Wednesday, August 10, 2005

On Evolution

I read a report on MSNBC today on the "attacks" on the theory of evolution as it is currently taught in schools by "creationists". It got me thinking *DANGER, I'VE BEEN THINKING*. The following is the result.

For the record, I am Mormon and thus a "creationist" by definition. I diverge from standard Mormons and Christians in general when I say that Genesis is NOT the whole story. I believe through my own research that the creation spoken of by Moses in that holy book speaks of the spiritual creation. I believe the Earth, the rock we stand on now, was created physically first millions, perhaps billions of years ago. I also believe not all life on earth was created by God. As a Mormon I believe God himself has a Father and that we all have the opportunity to become like God. Just as a child grows like their parents, we can grow to be Gods. Many Mormons don't take the doctrine that far. I on the other hand take it further. For me there is a part of the story missing in Judeo-Christian theology. Why are we here going through all this hardship to "prepare" us for life in Heaven if it is all sunshine and roses. What if this is basic training for a much larger war against evil. This is where I start weirding people out. Have you ever seen the Archangels in anything but battle dress in scripture? Why is that? Add to that the Book of Enoch speaks of a race existing on Earth before man named Nephilim that supposedly fathered the giants by mating with the daughters of men. They were the "Men of Old,or Men of Renown" spoken of in Genesis. Enoch clearly states that these Nephilim were "Fallen" and "not of God". Could he mean they were not his creations in the first place? Also, one must ask how creation accounts for dinosaurs and the monstrous beasts roaming the earth long before the "time of Adam". There are gaps in the scriptural record which allow room for interpretation. I think once those gaps are filled, we just might find out that both evolution and creation occurred. To think that this many genetic variances could have occurred from one set of parents as recent as 10,000 years ago just doesn't add up. To think we came from apes also doesn't quite add up. There has to be a place where science and religion meet.

Or maybe I'm just full of crap.

2 comments:

JC said...

Hey,
I saw your post over on JC today and had to check you out, very nice blog!

Supplied records:
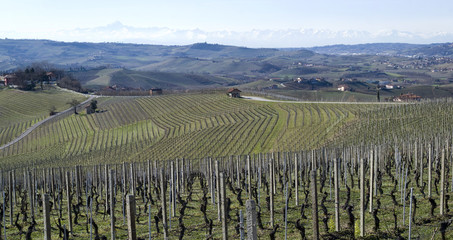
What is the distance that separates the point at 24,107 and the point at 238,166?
8457 cm

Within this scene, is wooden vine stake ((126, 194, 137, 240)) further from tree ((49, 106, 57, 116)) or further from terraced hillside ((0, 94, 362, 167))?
tree ((49, 106, 57, 116))

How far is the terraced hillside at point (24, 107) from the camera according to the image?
82250 mm

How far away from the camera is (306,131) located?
5328cm

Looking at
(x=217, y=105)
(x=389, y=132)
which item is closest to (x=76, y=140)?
(x=217, y=105)

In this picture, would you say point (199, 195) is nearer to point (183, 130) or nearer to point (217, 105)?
point (183, 130)

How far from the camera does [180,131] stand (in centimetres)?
6438

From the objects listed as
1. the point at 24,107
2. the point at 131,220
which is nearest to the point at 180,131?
the point at 24,107

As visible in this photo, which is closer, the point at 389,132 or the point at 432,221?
the point at 432,221

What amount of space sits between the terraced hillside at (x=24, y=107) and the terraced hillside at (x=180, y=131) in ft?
16.7

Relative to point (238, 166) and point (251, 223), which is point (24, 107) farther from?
point (251, 223)

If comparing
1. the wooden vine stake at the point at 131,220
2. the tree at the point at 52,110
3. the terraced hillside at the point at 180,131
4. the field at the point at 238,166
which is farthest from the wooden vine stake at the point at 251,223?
the tree at the point at 52,110

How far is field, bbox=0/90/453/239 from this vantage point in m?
15.6

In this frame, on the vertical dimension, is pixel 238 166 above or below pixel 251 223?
below

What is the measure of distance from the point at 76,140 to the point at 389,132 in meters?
44.7
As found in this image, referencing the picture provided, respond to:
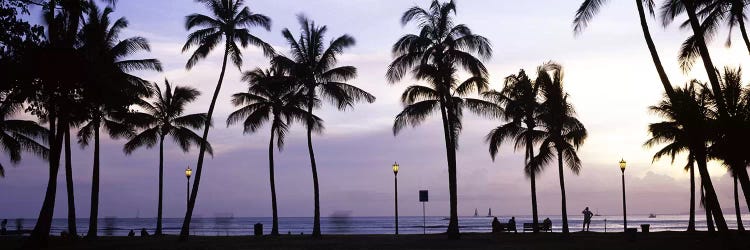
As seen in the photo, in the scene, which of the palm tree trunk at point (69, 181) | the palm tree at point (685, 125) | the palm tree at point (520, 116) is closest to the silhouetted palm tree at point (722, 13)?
the palm tree at point (685, 125)

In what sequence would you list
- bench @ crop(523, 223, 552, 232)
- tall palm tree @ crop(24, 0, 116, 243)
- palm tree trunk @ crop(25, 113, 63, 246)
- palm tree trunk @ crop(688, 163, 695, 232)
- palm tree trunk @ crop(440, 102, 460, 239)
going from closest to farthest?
1. tall palm tree @ crop(24, 0, 116, 243)
2. palm tree trunk @ crop(25, 113, 63, 246)
3. palm tree trunk @ crop(440, 102, 460, 239)
4. palm tree trunk @ crop(688, 163, 695, 232)
5. bench @ crop(523, 223, 552, 232)

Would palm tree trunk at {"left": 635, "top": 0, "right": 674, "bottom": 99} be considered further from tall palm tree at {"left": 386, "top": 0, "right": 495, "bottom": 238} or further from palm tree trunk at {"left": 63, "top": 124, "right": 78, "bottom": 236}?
palm tree trunk at {"left": 63, "top": 124, "right": 78, "bottom": 236}

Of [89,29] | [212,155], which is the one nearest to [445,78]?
[89,29]

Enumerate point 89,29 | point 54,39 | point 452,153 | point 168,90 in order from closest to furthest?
point 54,39 → point 89,29 → point 452,153 → point 168,90

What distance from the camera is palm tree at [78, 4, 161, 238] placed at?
24.3 m

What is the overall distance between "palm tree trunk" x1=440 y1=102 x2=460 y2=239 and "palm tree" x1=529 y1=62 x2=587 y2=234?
21.3 feet

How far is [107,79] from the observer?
24.2 metres

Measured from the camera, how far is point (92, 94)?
79.1 ft

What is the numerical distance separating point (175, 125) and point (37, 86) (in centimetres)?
2480

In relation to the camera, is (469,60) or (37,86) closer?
(37,86)

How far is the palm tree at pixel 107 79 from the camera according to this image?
958 inches

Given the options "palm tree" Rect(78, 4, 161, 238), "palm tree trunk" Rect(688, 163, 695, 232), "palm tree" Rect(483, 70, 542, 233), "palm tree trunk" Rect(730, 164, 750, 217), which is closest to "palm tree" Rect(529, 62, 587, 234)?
"palm tree" Rect(483, 70, 542, 233)

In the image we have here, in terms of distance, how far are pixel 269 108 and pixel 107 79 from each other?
1986cm

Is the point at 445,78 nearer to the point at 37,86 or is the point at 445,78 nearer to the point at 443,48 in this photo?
the point at 443,48
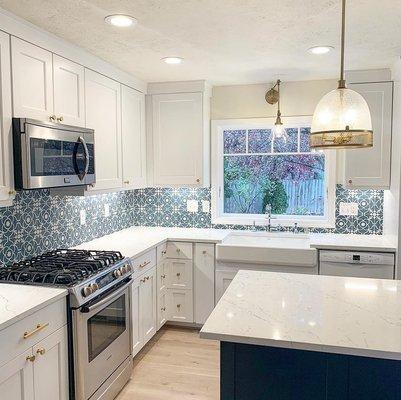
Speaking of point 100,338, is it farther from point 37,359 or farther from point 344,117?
point 344,117

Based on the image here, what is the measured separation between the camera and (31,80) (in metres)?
2.32

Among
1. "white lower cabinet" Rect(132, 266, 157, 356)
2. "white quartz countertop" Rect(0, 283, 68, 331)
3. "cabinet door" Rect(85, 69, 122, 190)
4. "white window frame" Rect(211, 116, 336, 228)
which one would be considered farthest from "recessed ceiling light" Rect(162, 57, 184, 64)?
"white quartz countertop" Rect(0, 283, 68, 331)

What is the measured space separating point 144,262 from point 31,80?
1613mm

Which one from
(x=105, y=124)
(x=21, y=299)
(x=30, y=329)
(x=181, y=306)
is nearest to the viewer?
(x=30, y=329)

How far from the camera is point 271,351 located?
162 centimetres

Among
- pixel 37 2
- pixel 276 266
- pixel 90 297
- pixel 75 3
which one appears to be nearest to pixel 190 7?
pixel 75 3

Task statement:
Please decide whether each statement below agrees with the post on evolution. Answer yes or no for each, and quote the words from the post that decide it.
1. The writer read the report on CNN.
2. The writer believes Genesis describes the spiritual creation.
3. The writer believes all life on earth was created by God.

Exercise output:
1. No: "I read a report on MSNBC today"
2. Yes: "the creation spoken of by Moses in that holy book speaks of the spiritual creation"
3. No: "I also believe not all life on earth was created by God."